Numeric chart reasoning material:

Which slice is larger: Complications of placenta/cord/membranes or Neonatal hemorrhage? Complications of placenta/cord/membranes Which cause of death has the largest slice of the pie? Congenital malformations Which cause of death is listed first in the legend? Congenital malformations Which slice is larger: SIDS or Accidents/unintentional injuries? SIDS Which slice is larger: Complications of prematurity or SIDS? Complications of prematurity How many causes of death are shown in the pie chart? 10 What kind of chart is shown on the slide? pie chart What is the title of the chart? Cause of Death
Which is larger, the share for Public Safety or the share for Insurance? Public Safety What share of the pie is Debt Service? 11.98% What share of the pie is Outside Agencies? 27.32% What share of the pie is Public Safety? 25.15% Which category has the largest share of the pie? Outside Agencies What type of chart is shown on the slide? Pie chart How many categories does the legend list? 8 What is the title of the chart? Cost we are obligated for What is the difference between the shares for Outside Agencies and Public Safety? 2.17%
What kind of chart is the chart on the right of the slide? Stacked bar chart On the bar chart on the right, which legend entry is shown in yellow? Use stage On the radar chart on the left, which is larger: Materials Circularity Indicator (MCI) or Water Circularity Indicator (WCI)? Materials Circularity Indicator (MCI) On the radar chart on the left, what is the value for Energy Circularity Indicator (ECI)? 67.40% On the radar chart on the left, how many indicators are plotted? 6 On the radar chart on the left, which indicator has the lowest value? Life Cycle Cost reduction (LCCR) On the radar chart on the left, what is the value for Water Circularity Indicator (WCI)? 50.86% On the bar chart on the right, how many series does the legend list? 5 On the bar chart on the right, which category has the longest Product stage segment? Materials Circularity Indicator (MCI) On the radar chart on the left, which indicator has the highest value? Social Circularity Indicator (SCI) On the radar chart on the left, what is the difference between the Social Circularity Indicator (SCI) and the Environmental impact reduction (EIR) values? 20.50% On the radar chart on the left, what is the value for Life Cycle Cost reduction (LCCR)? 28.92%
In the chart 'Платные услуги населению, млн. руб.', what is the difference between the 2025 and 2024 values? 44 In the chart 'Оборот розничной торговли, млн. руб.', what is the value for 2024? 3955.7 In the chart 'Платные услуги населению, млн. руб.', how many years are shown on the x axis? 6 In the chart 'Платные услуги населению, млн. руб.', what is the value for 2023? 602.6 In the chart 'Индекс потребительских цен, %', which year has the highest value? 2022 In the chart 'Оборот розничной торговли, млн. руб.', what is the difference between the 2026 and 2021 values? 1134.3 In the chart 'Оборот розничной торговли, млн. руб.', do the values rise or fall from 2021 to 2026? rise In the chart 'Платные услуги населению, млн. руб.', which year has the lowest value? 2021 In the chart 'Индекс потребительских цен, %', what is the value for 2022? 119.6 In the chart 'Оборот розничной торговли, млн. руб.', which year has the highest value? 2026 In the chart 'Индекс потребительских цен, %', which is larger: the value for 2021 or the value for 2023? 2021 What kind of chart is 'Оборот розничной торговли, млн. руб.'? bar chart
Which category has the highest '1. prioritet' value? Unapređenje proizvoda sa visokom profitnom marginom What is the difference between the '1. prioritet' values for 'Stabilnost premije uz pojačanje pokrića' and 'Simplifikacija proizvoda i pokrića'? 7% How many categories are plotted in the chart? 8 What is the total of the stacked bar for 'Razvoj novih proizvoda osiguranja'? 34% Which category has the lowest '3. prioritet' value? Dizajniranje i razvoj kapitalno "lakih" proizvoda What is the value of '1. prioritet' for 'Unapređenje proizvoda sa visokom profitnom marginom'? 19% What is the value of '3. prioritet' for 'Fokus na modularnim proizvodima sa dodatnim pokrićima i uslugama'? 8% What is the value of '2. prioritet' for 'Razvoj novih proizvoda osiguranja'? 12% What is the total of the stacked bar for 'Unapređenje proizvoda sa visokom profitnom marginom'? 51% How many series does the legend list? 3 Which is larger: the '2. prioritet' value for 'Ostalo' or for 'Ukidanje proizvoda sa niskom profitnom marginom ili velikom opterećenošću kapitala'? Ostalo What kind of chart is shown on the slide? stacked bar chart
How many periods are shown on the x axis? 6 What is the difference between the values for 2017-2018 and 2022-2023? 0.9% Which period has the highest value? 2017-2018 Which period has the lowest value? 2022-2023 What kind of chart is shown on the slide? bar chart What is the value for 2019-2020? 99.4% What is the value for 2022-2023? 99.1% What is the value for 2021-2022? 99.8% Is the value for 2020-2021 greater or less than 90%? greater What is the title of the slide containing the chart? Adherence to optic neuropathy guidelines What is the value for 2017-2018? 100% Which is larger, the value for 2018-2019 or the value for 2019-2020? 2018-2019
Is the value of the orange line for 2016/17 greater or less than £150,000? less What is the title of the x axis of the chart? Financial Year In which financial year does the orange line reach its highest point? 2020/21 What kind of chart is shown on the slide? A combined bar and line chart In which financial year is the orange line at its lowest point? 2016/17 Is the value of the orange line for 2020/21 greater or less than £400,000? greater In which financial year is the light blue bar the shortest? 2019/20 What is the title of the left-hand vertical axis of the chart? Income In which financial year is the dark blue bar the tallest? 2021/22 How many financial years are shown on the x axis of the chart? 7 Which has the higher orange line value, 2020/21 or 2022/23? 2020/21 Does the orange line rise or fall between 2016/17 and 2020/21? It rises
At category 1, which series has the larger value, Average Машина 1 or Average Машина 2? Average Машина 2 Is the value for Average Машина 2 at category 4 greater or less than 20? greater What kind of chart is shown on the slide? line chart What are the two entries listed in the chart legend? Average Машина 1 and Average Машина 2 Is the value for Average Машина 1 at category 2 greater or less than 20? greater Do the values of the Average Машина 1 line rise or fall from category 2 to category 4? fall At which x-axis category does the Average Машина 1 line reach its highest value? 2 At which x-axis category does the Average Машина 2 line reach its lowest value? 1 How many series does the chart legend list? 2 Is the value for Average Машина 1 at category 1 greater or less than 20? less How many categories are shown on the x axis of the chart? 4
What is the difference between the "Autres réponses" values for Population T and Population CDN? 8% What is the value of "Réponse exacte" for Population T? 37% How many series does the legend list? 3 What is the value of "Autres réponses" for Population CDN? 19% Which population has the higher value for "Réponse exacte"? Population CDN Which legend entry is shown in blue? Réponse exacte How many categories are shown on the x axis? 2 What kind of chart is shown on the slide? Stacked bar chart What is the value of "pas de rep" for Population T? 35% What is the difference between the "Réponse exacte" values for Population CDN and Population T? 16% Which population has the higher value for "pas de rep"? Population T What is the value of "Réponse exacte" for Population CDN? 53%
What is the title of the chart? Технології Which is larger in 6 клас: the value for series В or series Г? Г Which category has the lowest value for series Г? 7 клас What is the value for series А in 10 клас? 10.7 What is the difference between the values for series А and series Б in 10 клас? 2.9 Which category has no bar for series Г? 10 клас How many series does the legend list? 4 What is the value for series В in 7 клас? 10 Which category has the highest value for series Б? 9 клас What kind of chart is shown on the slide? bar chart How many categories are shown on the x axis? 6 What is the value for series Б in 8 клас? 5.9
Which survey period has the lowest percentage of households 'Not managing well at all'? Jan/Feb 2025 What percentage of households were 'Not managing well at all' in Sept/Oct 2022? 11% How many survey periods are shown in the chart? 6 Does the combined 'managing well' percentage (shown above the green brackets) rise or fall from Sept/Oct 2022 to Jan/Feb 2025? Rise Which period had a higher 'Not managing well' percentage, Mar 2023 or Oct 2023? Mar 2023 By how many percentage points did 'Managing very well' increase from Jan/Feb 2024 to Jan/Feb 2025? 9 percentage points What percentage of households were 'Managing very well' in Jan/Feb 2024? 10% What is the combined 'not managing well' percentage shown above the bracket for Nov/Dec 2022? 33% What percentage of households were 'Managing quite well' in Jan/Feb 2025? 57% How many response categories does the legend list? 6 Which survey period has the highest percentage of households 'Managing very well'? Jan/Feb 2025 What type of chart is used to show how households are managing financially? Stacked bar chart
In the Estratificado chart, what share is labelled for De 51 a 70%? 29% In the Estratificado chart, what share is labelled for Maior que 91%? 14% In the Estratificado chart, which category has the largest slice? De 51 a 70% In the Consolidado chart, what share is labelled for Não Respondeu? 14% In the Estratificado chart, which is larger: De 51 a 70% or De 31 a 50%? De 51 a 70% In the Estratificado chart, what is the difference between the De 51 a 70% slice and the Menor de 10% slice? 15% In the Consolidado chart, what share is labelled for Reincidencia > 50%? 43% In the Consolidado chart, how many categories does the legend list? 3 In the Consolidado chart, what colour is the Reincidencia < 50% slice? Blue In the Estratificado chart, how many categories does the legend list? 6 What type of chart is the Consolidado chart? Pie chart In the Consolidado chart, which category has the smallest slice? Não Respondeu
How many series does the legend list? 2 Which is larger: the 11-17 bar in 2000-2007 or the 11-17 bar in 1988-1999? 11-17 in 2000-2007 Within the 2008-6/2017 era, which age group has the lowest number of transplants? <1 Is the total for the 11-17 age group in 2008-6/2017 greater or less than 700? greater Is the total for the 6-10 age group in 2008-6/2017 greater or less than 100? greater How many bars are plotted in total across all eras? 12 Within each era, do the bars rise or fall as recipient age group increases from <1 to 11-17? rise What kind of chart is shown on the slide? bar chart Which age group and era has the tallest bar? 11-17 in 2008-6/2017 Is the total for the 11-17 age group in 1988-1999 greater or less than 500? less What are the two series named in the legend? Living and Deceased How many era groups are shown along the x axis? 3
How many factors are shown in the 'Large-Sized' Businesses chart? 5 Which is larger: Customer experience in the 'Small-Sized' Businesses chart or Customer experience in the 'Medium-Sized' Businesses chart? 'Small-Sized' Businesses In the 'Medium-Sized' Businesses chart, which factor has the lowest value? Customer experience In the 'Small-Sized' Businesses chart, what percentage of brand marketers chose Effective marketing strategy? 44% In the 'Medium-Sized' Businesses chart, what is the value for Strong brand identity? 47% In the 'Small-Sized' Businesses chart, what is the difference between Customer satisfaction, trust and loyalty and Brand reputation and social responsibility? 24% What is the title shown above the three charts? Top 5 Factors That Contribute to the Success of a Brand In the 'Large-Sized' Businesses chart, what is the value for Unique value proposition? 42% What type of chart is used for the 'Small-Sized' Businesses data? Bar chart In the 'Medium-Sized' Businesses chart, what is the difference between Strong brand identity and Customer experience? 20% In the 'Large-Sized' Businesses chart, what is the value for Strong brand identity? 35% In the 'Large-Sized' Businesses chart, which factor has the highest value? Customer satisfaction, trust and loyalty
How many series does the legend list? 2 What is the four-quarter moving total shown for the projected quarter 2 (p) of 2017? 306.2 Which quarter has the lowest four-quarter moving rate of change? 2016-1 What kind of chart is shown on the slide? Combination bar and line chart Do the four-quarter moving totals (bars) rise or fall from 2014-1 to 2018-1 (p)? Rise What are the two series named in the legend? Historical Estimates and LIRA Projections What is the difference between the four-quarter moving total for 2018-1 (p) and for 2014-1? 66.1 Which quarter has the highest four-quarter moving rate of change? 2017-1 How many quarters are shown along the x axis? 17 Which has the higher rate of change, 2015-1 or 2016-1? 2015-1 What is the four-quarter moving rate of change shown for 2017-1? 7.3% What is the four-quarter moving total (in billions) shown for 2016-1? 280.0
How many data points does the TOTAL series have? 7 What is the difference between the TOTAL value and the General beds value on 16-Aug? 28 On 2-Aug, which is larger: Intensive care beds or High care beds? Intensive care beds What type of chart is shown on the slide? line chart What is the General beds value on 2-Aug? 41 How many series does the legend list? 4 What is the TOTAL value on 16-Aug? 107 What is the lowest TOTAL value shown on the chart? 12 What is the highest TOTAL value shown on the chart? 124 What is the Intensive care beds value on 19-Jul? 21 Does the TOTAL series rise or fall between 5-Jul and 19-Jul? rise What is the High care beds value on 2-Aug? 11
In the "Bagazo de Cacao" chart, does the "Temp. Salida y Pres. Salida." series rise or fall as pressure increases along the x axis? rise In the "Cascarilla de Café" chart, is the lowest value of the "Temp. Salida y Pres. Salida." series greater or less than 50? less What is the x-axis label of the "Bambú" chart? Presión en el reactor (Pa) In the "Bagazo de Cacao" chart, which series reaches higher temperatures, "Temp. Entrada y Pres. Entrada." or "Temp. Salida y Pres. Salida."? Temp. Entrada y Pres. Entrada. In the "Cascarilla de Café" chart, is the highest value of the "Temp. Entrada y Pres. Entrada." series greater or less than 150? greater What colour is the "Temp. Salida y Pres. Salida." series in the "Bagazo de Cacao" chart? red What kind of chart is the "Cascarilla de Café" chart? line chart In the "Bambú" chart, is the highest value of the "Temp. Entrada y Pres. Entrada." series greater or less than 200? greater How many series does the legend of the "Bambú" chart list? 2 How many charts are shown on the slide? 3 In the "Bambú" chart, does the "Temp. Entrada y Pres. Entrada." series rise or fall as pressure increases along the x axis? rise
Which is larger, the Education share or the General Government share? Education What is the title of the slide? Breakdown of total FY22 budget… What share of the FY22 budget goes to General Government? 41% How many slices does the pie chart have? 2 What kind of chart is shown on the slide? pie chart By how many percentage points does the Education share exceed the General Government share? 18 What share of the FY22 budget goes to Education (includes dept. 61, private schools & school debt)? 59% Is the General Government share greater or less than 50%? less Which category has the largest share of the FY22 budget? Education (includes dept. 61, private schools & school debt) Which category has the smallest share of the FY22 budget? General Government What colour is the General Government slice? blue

§ What you need to do
Rewrite the material from its start through the line containing "Which is larger, the share", inclusive, swapping "slice" for "segment" and changing nothing else. Give only those lines.

§ Answer space
Which segment is larger: Complications of placenta/cord/membranes or Neonatal hemorrhage? Complications of placenta/cord/membranes Which cause of death has the largest segment of the pie? Congenital malformations Which cause of death is listed first in the legend? Congenital malformations Which segment is larger: SIDS or Accidents/unintentional injuries? SIDS Which segment is larger: Complications of prematurity or SIDS? Complications of prematurity How many causes of death are shown in the pie chart? 10 What kind of chart is shown on the slide? pie chart What is the title of the chart? Cause of Death
Which is larger, the share for Public Safety or the share for Insurance? Public Safety What share of the pie is Debt Service? 11.98% What share of the pie is Outside Agencies? 27.32% What share of the pie is Public Safety? 25.15% Which category has the largest share of the pie? Outside Agencies What type of chart is shown on the slide? Pie chart How many categories does the legend list? 8 What is the title of the chart? Cost we are obligated for What is the difference between the shares for Outside Agencies and Public Safety? 2.17%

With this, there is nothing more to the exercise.